Years ago, I worked on an application that helped companies answer large volumes of emails. The application gave support representatives access to an array of tools to deliver the best response with minimal effort.
Originally, the intention was to automate the entire process, but the models rarely predicted with 100 percent confidence or even 90 percent confidence. So, reps still needed to review the responses in almost every case, providing for nuance, human touch, humor, and making sure to check previous responses.
Very quickly “auto responses” became “auto suggestions.” The engine would select the appropriate template for the topic predicted by the model and, instead of hunting for the template, reps could instead focus on verifying, refining, and personalizing.
A similar story: AutoML
Something similar is true for automated machine learning (AutoML), the technology for automating feature generation and model development. The real power of AutoML is not in replacing data scientists, but in removing the drudgery from their work—to provide them not with final models, but with baseline models that they can improve with the human touch.

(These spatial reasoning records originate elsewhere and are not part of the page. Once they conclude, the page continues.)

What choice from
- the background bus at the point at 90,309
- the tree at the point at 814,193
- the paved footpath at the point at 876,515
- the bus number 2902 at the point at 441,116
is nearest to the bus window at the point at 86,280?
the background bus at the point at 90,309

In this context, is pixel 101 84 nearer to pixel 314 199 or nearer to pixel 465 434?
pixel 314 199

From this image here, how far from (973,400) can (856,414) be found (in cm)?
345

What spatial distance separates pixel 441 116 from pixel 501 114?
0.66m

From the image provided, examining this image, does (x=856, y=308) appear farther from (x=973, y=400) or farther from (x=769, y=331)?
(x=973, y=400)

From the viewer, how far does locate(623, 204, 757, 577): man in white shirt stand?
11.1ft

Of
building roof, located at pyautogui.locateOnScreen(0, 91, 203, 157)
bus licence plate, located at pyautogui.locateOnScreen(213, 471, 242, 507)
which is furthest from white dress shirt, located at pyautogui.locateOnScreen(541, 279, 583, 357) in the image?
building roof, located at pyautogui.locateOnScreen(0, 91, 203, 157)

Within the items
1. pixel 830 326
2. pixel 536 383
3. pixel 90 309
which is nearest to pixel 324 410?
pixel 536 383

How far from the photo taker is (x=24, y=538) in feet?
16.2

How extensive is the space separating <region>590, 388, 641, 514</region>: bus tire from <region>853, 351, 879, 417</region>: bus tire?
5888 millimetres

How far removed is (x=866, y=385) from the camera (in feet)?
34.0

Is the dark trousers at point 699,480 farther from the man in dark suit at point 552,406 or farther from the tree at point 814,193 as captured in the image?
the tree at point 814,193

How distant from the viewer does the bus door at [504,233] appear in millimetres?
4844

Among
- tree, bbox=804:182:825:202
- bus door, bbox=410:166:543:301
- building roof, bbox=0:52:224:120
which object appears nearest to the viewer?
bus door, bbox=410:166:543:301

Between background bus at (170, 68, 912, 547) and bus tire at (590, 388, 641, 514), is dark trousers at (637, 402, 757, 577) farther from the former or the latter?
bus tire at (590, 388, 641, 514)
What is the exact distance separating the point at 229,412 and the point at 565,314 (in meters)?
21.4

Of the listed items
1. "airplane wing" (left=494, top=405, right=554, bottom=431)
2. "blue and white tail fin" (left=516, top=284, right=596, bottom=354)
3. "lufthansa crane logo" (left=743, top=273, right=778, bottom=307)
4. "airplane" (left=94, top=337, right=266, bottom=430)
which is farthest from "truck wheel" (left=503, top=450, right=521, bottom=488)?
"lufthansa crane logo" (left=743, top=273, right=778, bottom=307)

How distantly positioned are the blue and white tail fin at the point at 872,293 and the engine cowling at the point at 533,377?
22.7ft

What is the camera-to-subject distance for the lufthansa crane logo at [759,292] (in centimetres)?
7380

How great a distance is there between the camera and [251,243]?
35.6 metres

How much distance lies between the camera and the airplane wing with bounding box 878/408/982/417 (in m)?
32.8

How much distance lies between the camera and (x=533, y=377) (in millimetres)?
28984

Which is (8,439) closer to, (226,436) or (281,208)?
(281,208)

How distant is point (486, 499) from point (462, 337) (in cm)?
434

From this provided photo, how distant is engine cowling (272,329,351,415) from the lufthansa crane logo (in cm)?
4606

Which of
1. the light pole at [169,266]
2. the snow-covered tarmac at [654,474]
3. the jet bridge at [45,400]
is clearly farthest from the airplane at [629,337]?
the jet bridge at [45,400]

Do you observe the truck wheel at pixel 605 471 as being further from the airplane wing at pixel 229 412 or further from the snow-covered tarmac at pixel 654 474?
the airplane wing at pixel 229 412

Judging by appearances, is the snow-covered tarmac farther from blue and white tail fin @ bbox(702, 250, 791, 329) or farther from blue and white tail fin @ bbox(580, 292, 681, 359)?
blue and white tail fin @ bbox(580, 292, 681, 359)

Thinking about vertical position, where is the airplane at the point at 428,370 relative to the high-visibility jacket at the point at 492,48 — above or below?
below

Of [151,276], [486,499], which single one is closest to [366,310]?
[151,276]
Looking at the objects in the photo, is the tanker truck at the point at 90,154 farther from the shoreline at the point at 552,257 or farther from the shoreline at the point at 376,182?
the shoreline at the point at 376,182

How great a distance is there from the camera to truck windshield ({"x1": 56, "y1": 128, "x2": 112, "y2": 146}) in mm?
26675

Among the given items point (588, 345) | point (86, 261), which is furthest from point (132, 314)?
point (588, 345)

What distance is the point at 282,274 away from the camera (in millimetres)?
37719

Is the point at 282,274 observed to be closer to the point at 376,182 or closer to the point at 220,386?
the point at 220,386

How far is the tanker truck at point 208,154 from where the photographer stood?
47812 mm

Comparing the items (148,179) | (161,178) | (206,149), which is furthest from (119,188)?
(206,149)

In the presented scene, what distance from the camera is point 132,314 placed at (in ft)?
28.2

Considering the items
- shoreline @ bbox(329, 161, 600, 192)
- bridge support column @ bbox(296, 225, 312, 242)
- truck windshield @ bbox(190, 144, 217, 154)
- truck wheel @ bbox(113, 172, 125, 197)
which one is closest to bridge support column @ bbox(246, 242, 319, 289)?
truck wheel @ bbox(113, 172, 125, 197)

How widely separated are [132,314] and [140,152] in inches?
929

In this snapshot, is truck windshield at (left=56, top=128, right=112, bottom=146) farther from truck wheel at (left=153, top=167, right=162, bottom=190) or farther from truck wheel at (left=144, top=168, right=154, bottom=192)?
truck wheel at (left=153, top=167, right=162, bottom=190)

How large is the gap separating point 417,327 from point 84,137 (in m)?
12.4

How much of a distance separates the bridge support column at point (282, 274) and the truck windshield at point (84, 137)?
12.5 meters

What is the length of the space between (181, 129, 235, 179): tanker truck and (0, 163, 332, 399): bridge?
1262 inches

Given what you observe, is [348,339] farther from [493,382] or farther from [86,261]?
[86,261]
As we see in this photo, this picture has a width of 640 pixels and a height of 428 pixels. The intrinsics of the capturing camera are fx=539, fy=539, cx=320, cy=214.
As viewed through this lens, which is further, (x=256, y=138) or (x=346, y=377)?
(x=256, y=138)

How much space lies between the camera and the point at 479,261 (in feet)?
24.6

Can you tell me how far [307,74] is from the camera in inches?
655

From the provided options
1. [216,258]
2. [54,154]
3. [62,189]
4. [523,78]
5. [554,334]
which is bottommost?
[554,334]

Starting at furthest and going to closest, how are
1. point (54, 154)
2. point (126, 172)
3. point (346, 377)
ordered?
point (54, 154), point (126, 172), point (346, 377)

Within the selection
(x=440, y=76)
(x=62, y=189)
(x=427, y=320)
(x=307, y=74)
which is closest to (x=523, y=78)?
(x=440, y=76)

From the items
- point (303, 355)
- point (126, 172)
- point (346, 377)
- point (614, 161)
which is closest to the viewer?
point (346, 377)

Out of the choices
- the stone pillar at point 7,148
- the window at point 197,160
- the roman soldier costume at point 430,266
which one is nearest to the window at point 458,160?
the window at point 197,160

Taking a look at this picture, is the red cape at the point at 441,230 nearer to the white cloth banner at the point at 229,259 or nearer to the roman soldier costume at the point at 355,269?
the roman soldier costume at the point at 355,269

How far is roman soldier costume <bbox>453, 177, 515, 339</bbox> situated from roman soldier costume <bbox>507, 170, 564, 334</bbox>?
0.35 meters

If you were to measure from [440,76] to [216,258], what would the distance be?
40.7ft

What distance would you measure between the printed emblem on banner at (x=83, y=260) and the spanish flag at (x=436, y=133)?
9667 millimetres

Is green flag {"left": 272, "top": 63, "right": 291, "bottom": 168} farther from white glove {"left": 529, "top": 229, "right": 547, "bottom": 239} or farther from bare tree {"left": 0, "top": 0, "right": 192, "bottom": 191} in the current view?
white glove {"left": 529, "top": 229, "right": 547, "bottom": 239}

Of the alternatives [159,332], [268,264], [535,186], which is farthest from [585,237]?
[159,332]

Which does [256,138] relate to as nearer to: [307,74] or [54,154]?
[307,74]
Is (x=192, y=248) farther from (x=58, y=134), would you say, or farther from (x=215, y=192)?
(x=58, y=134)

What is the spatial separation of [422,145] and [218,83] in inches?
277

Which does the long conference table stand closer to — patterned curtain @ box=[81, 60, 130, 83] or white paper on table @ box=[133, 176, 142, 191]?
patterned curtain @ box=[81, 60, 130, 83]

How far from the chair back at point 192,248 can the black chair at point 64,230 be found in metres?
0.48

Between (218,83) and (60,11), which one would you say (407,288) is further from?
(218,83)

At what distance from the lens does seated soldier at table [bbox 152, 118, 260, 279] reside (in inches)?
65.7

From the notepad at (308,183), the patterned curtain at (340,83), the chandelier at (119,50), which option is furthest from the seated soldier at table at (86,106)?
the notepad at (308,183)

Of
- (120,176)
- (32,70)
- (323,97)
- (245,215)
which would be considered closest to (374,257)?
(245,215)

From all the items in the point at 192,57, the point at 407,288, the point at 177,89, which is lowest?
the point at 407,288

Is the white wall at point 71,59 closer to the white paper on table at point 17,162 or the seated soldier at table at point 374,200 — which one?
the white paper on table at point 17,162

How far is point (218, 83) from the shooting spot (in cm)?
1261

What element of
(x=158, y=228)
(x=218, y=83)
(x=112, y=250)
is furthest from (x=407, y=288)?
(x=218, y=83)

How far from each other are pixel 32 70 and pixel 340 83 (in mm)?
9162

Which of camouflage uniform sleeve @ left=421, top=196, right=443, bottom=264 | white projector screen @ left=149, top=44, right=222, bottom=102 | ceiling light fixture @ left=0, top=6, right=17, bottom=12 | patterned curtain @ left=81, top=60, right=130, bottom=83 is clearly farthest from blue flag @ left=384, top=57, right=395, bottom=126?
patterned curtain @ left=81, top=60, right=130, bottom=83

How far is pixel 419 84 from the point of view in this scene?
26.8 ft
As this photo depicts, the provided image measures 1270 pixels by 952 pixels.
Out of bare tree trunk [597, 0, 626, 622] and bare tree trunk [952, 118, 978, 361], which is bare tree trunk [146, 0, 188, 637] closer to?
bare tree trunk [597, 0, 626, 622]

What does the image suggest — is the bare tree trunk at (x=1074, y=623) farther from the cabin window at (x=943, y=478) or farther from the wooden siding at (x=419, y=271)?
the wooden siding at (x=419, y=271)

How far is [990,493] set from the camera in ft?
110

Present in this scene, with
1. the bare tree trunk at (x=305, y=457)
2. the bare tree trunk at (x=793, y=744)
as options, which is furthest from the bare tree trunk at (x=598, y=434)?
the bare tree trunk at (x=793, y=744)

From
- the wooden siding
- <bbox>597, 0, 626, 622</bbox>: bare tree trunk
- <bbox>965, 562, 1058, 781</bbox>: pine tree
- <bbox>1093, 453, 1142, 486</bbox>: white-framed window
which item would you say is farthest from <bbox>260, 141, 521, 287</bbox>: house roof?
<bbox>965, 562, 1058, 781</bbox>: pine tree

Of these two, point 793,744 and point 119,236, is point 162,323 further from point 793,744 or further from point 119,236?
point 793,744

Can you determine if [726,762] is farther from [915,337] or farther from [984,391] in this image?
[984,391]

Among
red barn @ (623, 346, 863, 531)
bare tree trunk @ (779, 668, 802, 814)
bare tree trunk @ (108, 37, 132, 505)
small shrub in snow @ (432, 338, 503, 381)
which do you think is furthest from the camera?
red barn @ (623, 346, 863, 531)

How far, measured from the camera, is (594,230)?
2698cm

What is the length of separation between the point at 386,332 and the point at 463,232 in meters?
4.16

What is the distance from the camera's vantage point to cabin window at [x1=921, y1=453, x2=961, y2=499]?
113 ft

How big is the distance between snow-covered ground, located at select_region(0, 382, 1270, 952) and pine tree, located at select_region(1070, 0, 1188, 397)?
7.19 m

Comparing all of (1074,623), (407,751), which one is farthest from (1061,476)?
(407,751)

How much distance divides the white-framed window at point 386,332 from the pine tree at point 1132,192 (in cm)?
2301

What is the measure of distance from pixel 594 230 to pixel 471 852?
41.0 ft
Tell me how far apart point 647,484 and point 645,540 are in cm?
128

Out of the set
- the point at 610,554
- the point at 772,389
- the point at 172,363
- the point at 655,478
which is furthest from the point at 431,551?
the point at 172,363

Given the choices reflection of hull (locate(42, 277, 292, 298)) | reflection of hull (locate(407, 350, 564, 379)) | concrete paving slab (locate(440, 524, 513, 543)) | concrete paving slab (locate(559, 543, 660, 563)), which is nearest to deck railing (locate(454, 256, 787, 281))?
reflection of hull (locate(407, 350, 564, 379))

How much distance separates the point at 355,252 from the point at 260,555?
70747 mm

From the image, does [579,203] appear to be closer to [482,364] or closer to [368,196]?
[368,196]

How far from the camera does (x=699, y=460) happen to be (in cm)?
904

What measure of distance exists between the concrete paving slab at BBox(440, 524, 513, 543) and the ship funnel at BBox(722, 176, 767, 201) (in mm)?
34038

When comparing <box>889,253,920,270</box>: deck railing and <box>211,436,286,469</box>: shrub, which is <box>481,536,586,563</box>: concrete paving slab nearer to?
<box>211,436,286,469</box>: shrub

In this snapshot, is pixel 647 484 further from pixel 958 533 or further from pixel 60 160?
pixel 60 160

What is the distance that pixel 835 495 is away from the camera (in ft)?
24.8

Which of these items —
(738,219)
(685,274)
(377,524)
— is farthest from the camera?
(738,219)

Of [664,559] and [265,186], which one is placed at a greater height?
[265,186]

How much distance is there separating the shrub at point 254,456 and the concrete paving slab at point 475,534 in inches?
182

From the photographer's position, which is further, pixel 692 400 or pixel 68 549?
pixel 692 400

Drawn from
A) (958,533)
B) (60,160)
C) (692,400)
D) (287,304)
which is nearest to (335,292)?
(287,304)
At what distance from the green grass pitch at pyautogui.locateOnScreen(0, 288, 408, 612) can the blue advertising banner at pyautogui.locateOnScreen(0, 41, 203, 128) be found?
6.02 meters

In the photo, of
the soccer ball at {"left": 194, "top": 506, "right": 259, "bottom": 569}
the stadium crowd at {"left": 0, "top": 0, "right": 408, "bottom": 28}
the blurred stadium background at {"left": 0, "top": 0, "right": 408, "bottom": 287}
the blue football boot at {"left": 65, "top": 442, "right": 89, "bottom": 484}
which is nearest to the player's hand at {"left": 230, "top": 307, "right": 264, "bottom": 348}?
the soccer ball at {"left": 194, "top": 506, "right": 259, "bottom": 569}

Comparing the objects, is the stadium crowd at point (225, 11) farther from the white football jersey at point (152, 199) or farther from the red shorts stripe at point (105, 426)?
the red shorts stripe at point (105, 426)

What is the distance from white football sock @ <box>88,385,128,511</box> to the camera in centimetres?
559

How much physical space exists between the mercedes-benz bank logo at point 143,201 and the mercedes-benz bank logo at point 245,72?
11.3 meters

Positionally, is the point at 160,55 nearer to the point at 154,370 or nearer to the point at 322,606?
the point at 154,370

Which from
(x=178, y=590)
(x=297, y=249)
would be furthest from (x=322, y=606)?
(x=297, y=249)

Spotfire released a new AutoML extension for Data Science, and it’s been designed with exactly this goal in mind—automation for both features and models, delivered to the data science team as a set of building blocks that they can use as is, tweak and optimize, or break apart completely into reusable modules. This component is an excellent example of how extensible Spotfire® Data Science is, and is built using the standard APIs and extension points that the platform provides.
Addressing the skeptics
Some prominent data scientists have expressed skepticism about the value of AutoML. This skepticism has multiple sources—can AutoML really be a substitute for the artisan data scientist? will AutoML be used naively without appropriate regard for the suitability of the statistical methods used? does AutoML turn modeling into a ‘black box’, lacking the transparency that’s needed to earn the trust of customers?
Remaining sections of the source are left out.